[Data provided — start]

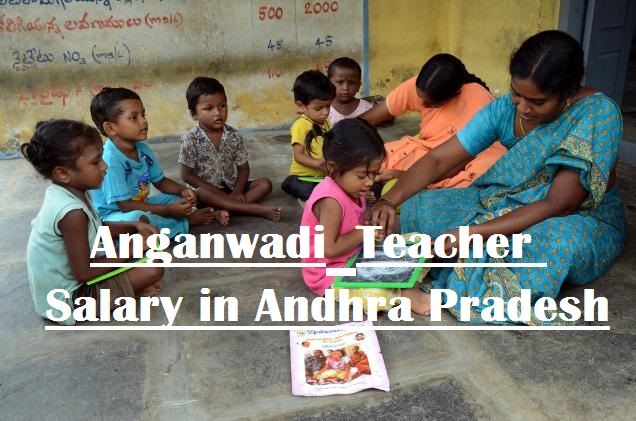 Anganwadi Teachers Salary in AP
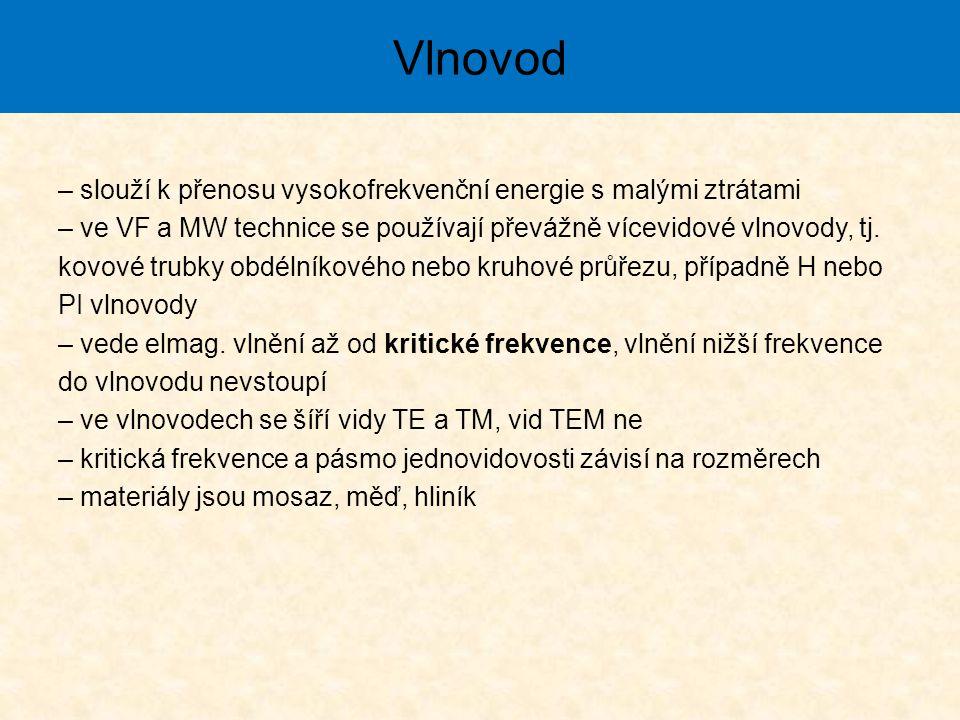 – slouží k přenosu vysokofrekvenční energie s malými ztrátami – ve VF a MW technice se používají převážně vícevidové vlnovody, tj.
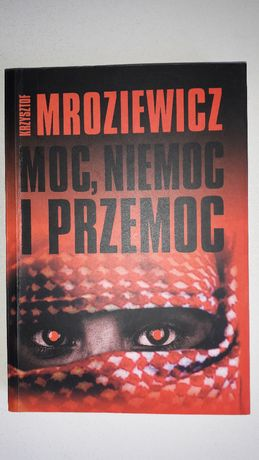 Moc, niemoc i przemoc. Krzysztof Mroziewicz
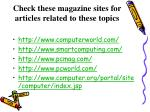 check these magazine sites for articles related to these topics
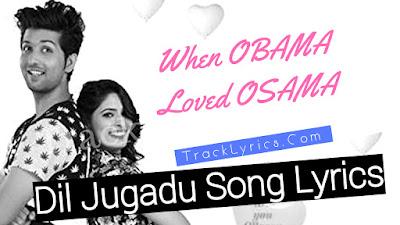 Dil-Jugadu-Song-Lyrics-When-Obama-Loved-Osama-Arjit-Singh-Aakanksha-Sharma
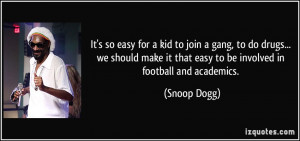 It's so easy for a kid to join a gang, to do drugs... we should make ...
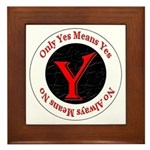 Only Yes Means Yes Framed Tile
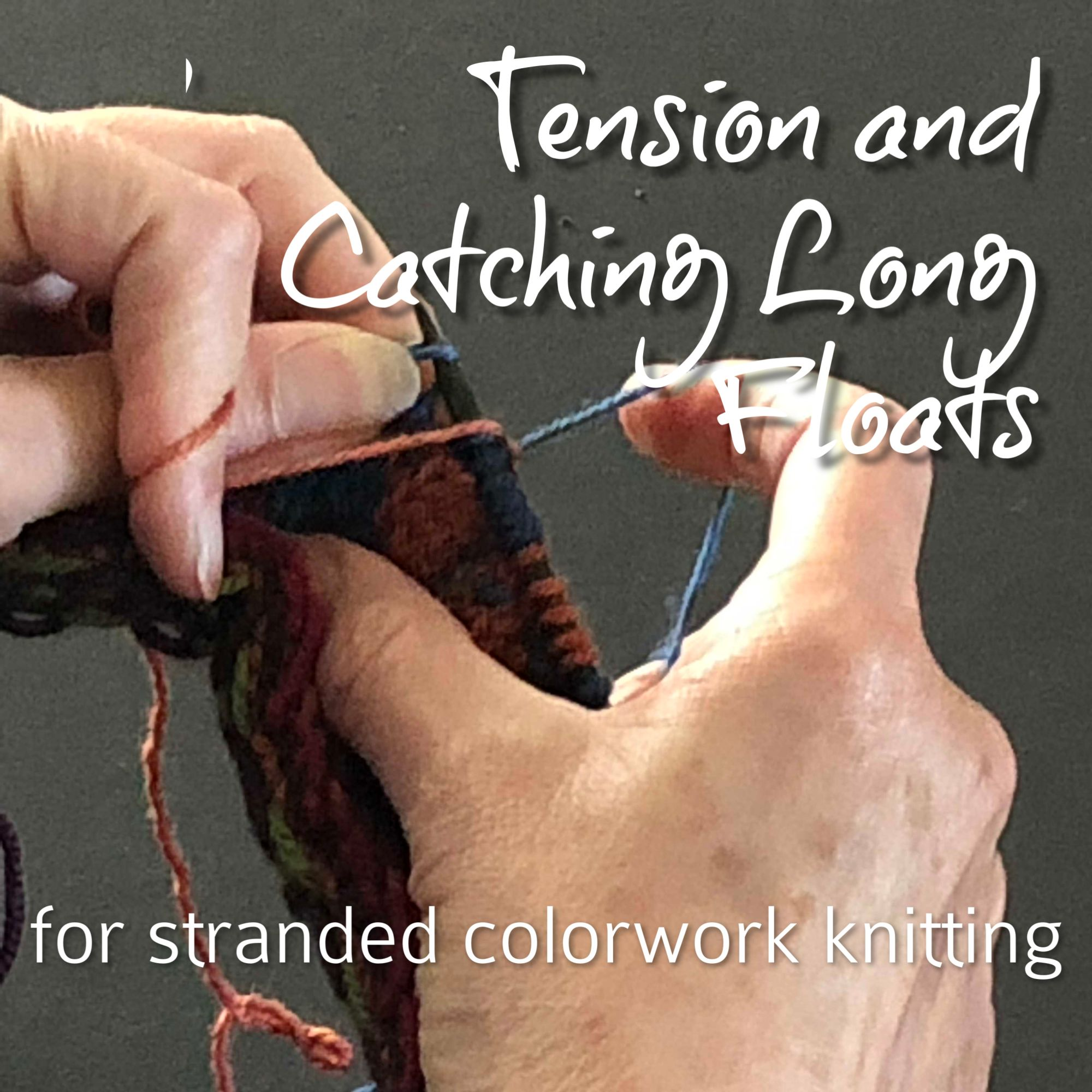 Tension and Catching Long Floats for Stranded Colorwork Knitting – Varian Brandon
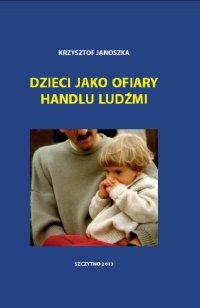 Dzieci jako ofiary handlu ludźmi - Krzysztof Janoszka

[Data provided — finish]

Work task: Hand back exactly the lines from the one with "vícevidové vlnovody, tj." through the last line of the data above, both ends included, with every picture left out.

Task solution:
 – slouží k přenosu vysokofrekvenční energie s malými ztrátami – ve VF a MW technice se používají převážně vícevidové vlnovody, tj.
 Moc, niemoc i przemoc. Krzysztof Mroziewicz
 check these magazine sites for articles related to these topics
 Dil-Jugadu-Song-Lyrics-When-Obama-Loved-Osama-Arjit-Singh-Aakanksha-Sharma
 It's so easy for a kid to join a gang, to do drugs... we should make ...
 Only Yes Means Yes Framed Tile
 Tension and Catching Long Floats for Stranded Colorwork Knitting – Varian Brandon
 Dzieci jako ofiary handlu ludźmi - Krzysztof Janoszka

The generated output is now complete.